TEXT SEGMENT

Note: here’s a mandatory throwback to my November posts from freshman, sophomore, and junior year. Somehow every November always ends up becoming either my favorite or the most tumultuous month of the fall. Life is truly a cycle, not a progression.

Conversations That I’ll Remember
In Salem’s oldest witch shop, behind a curtain, the psychic slowly placed tarot cards before me. The answer to your question: closer to home, she said.
In Professor Jill Abramson’s investigative journalism workshop, various journalists visit in the week we read their work. Rachel Kaadzi Ghansah, who wrote a brilliant profile on Dylann Roof said, Ask yourself ‘why you’ when writing any story. Other people are also vehicles for interrogating questions about ourselves, our most intimate denials. David Barboza talked about patience in gathering string, connecting the dots, tackling roadblocks, and doing a story that initially seemed impossible. There is some way to get any story, he said.

SUPPLIED MATERIAL
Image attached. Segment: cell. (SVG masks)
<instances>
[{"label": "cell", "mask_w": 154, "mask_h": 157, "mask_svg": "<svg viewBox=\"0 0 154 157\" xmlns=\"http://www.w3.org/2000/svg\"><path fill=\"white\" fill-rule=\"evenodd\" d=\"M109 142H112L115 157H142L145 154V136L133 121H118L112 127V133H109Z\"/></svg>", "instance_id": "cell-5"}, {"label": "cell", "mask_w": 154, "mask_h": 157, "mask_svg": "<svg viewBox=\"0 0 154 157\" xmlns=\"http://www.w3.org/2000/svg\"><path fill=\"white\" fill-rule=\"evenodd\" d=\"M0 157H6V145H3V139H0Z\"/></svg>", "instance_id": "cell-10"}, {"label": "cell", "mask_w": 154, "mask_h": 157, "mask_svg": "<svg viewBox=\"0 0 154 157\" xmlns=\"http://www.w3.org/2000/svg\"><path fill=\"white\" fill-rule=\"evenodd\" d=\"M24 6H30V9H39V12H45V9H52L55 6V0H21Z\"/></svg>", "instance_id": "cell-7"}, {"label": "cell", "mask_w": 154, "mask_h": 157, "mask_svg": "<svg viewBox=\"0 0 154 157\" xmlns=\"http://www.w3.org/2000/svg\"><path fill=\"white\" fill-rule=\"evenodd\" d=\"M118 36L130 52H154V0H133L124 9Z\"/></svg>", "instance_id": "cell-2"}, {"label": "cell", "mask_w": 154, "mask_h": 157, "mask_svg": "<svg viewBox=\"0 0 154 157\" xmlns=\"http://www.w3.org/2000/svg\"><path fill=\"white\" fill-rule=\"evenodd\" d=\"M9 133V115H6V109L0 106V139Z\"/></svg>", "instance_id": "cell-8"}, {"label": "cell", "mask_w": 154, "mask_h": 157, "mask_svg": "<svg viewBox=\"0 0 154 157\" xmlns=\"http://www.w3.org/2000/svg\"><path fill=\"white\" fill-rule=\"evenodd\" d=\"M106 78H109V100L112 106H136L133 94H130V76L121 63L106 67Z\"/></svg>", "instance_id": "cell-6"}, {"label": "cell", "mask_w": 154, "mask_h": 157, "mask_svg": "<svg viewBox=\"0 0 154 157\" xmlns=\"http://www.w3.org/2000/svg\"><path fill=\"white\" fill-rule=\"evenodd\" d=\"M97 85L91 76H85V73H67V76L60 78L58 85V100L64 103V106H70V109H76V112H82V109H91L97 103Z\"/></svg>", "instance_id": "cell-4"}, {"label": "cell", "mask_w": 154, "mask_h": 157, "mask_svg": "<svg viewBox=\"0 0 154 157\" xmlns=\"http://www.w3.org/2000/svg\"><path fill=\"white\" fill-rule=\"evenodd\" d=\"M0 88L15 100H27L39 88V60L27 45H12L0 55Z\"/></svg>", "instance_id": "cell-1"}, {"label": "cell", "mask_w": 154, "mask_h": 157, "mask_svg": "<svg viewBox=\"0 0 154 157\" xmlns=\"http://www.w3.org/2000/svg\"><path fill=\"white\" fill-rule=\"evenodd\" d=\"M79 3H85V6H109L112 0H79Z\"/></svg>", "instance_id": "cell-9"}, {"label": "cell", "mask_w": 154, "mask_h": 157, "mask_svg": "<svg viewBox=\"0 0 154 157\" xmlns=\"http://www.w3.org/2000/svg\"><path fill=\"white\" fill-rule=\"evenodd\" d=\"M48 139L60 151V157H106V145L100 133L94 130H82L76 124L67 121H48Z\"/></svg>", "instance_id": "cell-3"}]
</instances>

WHAT TO WORK ON
**1)** Copy out the November blog post from "In Professor Jill" up to and including "story, he said.".
**2)** Pick up the November blog post after its final sentence and keep writing.

ANSWERS PER TASK
**1)**
In Professor Jill Abramson’s investigative journalism workshop, various journalists visit in the week we read their work. Rachel Kaadzi Ghansah, who wrote a brilliant profile on Dylann Roof said, Ask yourself ‘why you’ when writing any story. Other people are also vehicles for interrogating questions about ourselves, our most intimate denials. David Barboza talked about patience in gathering string, connecting the dots, tackling roadblocks, and doing a story that initially seemed impossible. There is some way to get any story, he said.

**2)**
And then there are Prof. Abramson’s own tales. Spanning a storied career, and her years helming the New York Times in a pivotal (albeit painful) moment of transition to the digital, her anecdotes lift the veil on the process behind some of journalism’s best stories, the editor’s perspective, and how she dealt with moments ranging from the NYT’s China ban to the death of her journalists in war-torn countries. Her insights are both electrifying and sobering.
At faculty dinner, sitting by the Leverett House fireplace mantel, Prof. Abramson told me, Go out into the world. Go rural. Go international. Returning to campus after a gap year knowing I’m going to become a journalist, I can’t imagine anyone better to learn from this semester.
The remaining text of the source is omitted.